The open datasets include: 1) The logs of movement of traffic agents—cars, cyclists, and pedestrians—that their autonomous fleet encountered on Palo Alto routes. 2) Raw sensor camera and LiDAR inputs as perceived by autonomous vehicles in a bounded geographic area.

 

MCity Data Garage

Transportation

Data Garage is an Mcity maintained dataset catalog. The data is primarily vehicle-level sensor (LIDAR and camera) data that includes multiple geographical areas, high-volume road user intersections, and multiple weather conditions. U-M credentials are required to access the datasets.

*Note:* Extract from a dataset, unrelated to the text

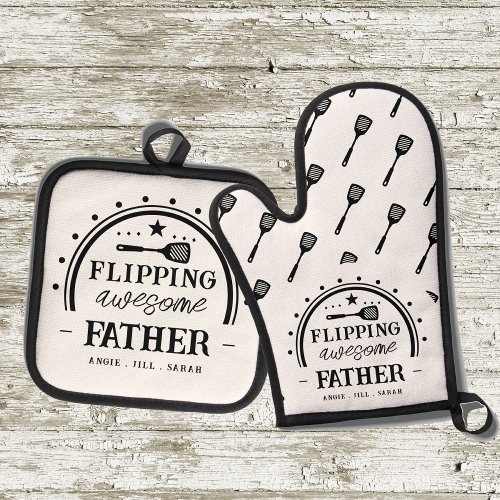Grilling Flipping Awesome Father Oven Mitt  Pot Holder Set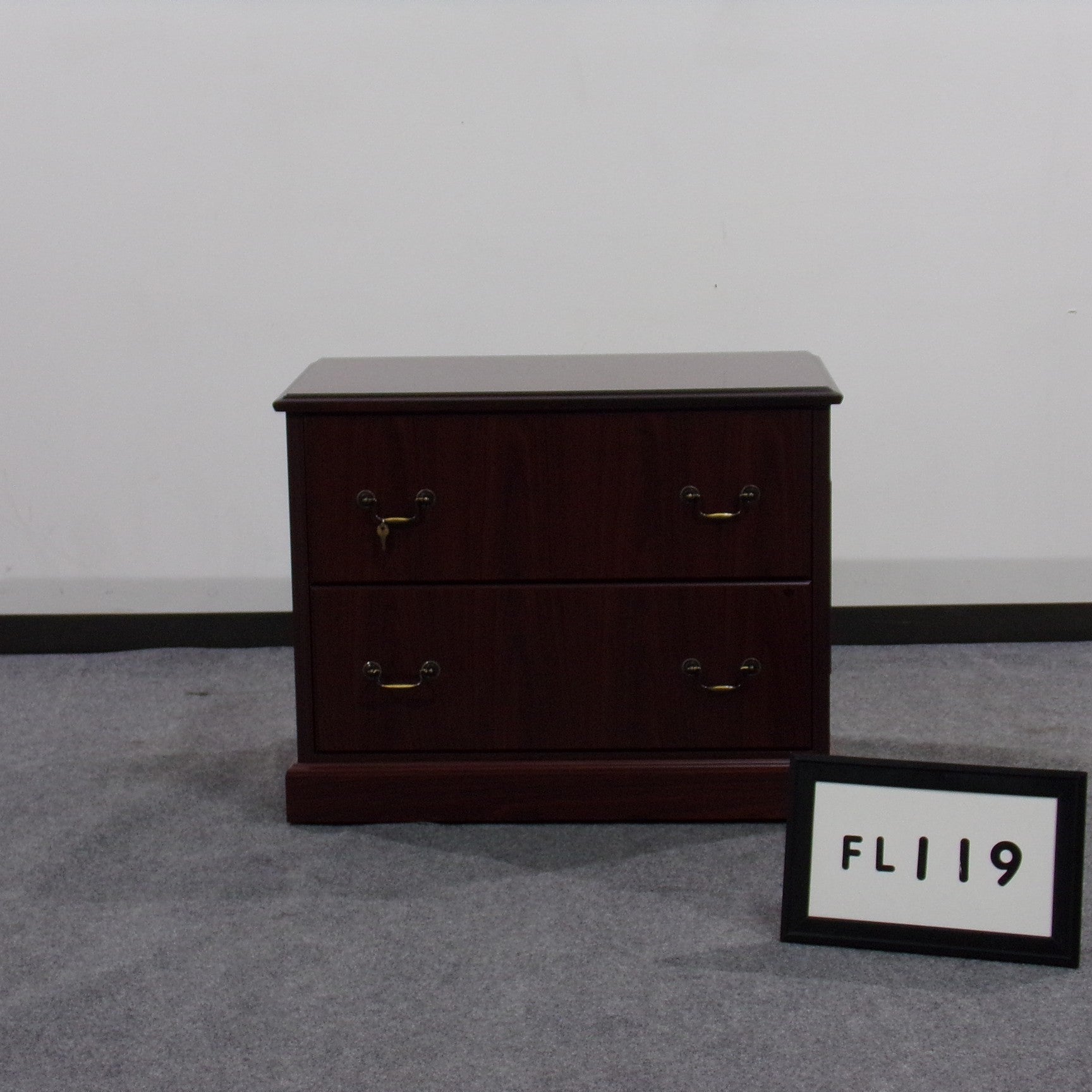 Lateral File Mahogany Wood Traditional Style w/ 2 drawers 38" x 30" x 21"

Precision Health Analytics Platform

Healthcare

A collaborative research effort among physicians and researchers at the University of Michigan with the goal of harmonizing patient electronic medical records with genetic data to gain novel biomedical insights.

Twitter Decahose

Social Science

Ten percent sample of tweets.

U-M COVID-CORE Twitter Dataset

COVID-19

The COVID-CORE dataset, one of the COVID-19 Social Media datasets created by the U-M School of Information (UMSI) and MIDAS, contains a sequential sample of Tweets that have explicitly mentioned various synonyms, aliases, or hashtags of the COVID-19 disease, the SARS-CoV-2 virus, or the pandemic. The team curated a list of keywords to generate filtering queries. By applying these queries to the Decahose stream (~10% sequential sample) of Tweets, we are able to retrieve millions of Tweets per month. The extracted Tweets start January 1, 2020. COVID-19 datasets filtered for medical/health and social/economic impact will be available soon. Please contact the creators, Dr. Xuan Lu (luxuan@umich.edu) and Dr. Qiaozhu Mei (qmei@umich.edu) for technical questions or for special needs of extraction.  If you currently have access to the Twitter decahose, contact Kristin Burgard (burgardk@umich.edu) to access the COVID-CORE. If you do not already have access to the Twitter decahose, you will need to first request access.

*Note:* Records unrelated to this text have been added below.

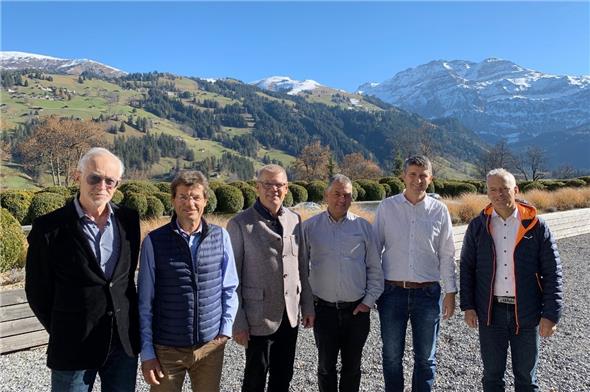 Die Delegation für die Vertragsunterzeichnung: Heinrich Summermatter, Andreas Mösle, Hansjörg Schneider, René Müller, Lukas Eichenberger und Albert Kruker.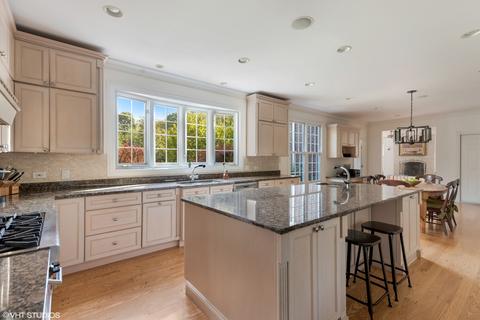 49 Briar Rd, Golf, IL 60029 photo 9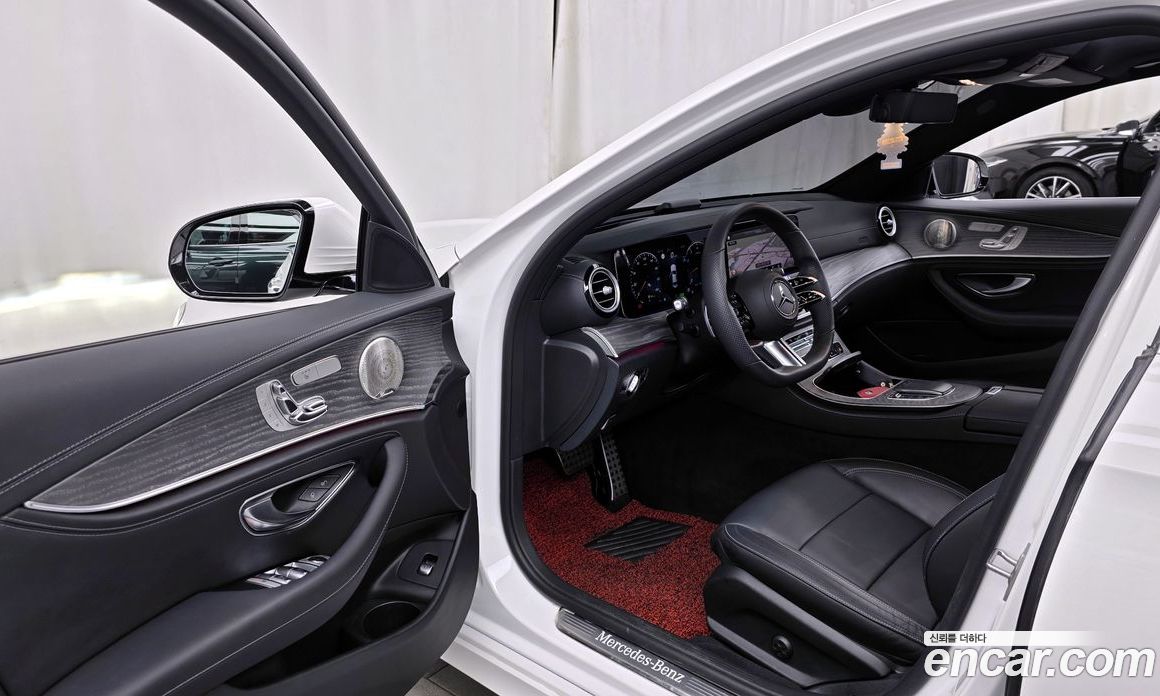 Mercedes Benz E-Class E350 4MATIC AMG Line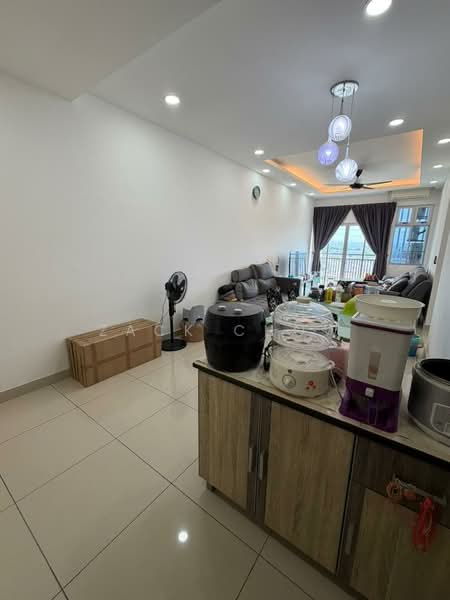 Service Residence for Sale at Meridin Bayvue @ Sierra Perdana - Zack Chow - Living Room - PropertyGuru.com.my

UNIZIN Data Platform Dataset

Education

The UDP dataset includes most of the Canvas data found in the Unizin Data Warehouse but is paired with extensive student demographic data from the UM Student Information System. The UDP is now available in production however additional Canvas and demographics data are still being added to the schema.

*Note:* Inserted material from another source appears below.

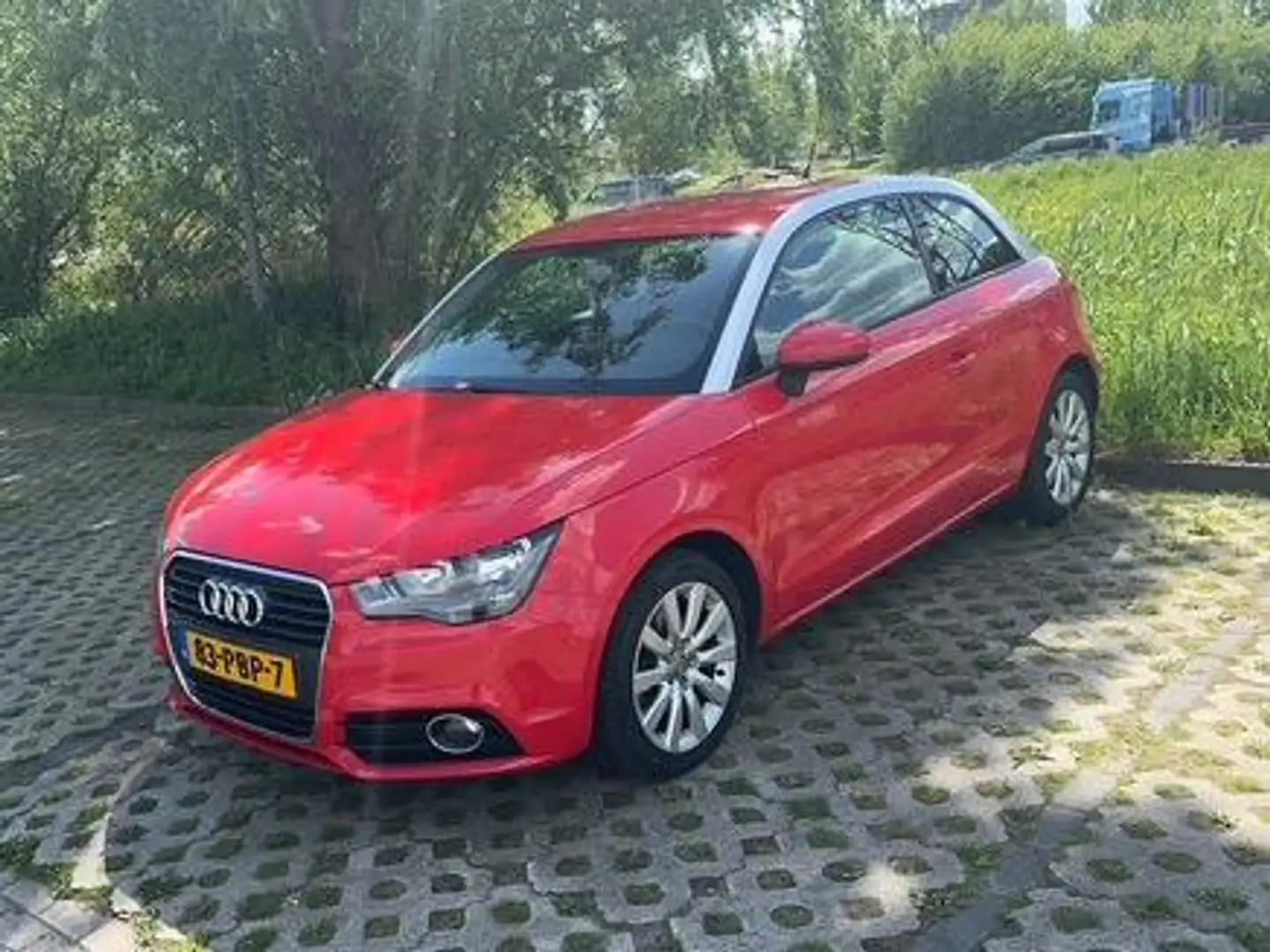 Audi A1 1.6 TDI Attraction Pro Line Business Rood - 1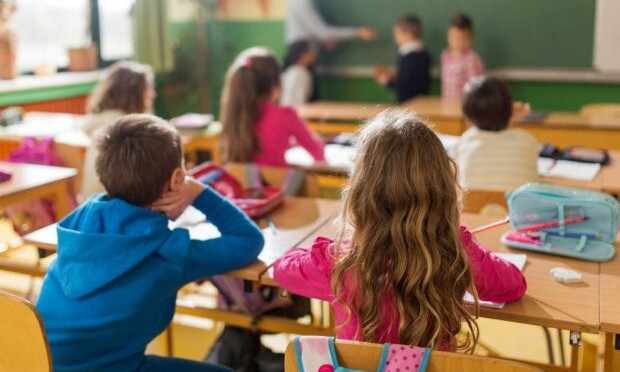 Дети Ивано-Франковска не идут в школу 1 сентября: у них продлили каникулы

UNIZIN Data Warehouse Dataset

Education

The UDW dataset is comprised of teaching and learning data created through the use of the Canvas LMS by U-M  faculty, staff, and students from 2014 until the present.  Researchers can use this data to help answer questions on student learning and learning outcomes.  Administrators can use the data to track program outcomes. For teaching faculty, this data is useful in providing insights into teaching methodologies and instructional resource utilization.

Waymo Open Dataset

Transportation

The Waymo Open Dataset is comprised of high resolution sensor (LIDAR and camera) data collected by Waymo self-driving cars in a wide variety of conditions. The company is releasing this dataset publicly to aid the research community in making advancements in machine perception and self-driving technology.

Waze For Cities Dataset

Transportation

Waze for Cities Data includes access to their anonymized user data and traffic data.